Journal de l'année Édition 1995 1995Éd. 1995

Yémen : la guerre de sécession

La crise politique qui a éclaté en août 1993 entre le président Ali Abdallah Saleh, originaire de l'ancien Yémen du Nord (11 millions d'habitants), et son vice-président, l'ancien dirigeant socialiste du Yémen du Sud (3 millions d'habitants) Ali Salim Al Beidh, s'étant envenimée vers la fin de l'année 1993, diverses tentatives de médiation, conduites notamment par la Jordanie et le sultanat d'Oman, permettent de parvenir à un compromis le 18 janvier 1994. Ce document, qui prévoit de moderniser l'État yéménite, de décentraliser les institutions, notamment sur le plan économique, d'unifier l'armée et de démanteler les milices, fait la part belle aux revendications des Yéménites du Sud, qui estiment être les laissés-pour-compte de l'unification de 1990. Mais la méfiance, qui n'a pas disparu, loin de là, entre les « deux Ali », retarde la signature de ce document qui devait être le point de départ de la réconciliation nationale. En fin de compte, sur l'insistance du roi Hussein de Jordanie, c'est à Amman qu'Ali Salim Al Beidh et Ali Abdallah Saleh signent finalement cet accord, en compagnie de 32 autres dirigeants politiques yéménites.

Chronologie

21 mai 1991 : les parlements du Yémen du Nord et du Yémen du Sud ratifient l'acte d'unification des deux pays. Janvier 1991 : le Yémen soutient l'Irak dans le conflit du Golfe. Avril 1992 : un nouveau code civil, fondé sur la loi islamique, est adopté, au mépris des traditions laïques d'Aden. 27 avril 1993 : les élections législatives donnent la victoire au président, nordiste, du Yémen unifié Ai Abdallah Saleh, dont le parti, le Congrès populaire général (CPG), remporte 121 des 301 sièges à pourvoir.
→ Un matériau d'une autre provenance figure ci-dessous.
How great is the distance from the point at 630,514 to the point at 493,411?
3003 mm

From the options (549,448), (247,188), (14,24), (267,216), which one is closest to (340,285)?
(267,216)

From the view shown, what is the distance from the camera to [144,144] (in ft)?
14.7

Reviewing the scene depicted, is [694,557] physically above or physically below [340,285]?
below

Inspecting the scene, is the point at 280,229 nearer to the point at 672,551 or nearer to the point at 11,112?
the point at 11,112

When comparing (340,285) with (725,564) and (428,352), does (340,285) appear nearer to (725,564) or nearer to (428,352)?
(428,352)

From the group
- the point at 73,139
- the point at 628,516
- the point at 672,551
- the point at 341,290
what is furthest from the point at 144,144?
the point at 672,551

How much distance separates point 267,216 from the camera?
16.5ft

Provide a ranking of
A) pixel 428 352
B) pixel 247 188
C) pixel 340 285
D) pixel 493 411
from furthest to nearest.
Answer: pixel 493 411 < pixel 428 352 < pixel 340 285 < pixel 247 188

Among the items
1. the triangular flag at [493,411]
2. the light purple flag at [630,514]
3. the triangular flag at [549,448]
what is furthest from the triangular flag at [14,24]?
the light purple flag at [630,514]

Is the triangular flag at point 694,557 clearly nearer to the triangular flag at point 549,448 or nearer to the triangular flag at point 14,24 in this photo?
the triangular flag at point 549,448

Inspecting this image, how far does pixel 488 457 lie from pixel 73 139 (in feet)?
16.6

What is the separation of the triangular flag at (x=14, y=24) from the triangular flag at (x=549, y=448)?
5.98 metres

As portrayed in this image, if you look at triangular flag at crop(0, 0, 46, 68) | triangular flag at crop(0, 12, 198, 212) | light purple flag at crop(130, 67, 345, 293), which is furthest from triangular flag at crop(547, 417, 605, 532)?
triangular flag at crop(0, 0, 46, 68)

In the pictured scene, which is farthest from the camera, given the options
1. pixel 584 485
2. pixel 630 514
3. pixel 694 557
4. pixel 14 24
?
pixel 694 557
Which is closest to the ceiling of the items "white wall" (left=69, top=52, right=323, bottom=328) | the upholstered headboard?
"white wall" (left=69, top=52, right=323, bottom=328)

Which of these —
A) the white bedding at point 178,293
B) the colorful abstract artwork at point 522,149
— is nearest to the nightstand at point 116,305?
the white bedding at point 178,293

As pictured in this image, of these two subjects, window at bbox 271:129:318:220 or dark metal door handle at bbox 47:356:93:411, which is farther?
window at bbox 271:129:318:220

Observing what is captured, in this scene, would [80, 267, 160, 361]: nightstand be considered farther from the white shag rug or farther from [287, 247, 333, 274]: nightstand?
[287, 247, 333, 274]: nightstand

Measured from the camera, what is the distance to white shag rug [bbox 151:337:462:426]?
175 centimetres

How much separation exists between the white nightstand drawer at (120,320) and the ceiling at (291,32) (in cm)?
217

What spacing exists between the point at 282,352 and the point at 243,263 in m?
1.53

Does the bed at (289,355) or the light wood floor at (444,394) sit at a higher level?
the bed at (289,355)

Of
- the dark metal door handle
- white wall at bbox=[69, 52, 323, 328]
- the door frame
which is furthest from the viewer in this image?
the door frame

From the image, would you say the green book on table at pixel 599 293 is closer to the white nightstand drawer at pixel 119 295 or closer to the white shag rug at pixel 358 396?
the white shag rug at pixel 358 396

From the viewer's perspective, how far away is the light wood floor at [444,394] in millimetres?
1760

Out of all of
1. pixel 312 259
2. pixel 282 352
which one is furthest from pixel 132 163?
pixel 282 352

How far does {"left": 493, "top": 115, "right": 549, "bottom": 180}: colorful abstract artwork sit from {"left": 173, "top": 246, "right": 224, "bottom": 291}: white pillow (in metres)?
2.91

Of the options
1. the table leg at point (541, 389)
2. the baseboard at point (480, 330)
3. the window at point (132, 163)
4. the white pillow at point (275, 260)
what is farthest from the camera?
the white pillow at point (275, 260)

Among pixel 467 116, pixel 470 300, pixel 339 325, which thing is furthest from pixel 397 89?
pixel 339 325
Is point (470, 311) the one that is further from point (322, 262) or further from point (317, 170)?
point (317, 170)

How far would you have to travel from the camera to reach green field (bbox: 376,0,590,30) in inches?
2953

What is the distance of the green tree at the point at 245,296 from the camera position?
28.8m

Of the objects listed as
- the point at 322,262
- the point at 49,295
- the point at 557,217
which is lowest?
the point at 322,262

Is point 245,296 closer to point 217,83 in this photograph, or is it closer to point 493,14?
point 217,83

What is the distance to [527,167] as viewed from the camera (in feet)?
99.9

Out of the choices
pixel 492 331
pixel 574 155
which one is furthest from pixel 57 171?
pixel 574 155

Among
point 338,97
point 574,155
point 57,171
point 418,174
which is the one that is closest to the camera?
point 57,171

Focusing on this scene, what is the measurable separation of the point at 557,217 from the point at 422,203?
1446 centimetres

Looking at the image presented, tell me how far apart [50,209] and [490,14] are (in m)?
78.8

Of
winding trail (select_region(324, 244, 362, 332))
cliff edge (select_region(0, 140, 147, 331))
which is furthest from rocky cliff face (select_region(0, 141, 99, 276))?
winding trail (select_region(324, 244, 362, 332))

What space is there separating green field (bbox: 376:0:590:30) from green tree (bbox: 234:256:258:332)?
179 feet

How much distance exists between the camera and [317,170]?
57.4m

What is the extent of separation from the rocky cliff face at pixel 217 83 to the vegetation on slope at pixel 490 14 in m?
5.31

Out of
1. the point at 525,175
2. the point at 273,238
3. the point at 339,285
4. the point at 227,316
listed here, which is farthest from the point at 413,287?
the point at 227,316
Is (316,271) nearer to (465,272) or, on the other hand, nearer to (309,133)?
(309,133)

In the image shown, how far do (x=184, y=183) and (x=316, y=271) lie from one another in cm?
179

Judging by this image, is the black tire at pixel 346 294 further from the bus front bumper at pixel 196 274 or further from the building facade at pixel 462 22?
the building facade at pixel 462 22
L'accord d'Amman, conclu le 18 janvier par le « comité du dialogue » et signé le 20 février par les dirigeants politiques, prévoit l'arrestation des auteurs d'attentats et d'assassinats politiques, la suppression des barrages militaires, le retrait des unités militaires des villes, la réorganisation des forces armées, l'élection au suffrage universel des pouvoirs locaux et la division du Yémen en provinces dotées de pouvoirs étendus, notamment dans le domaine économique.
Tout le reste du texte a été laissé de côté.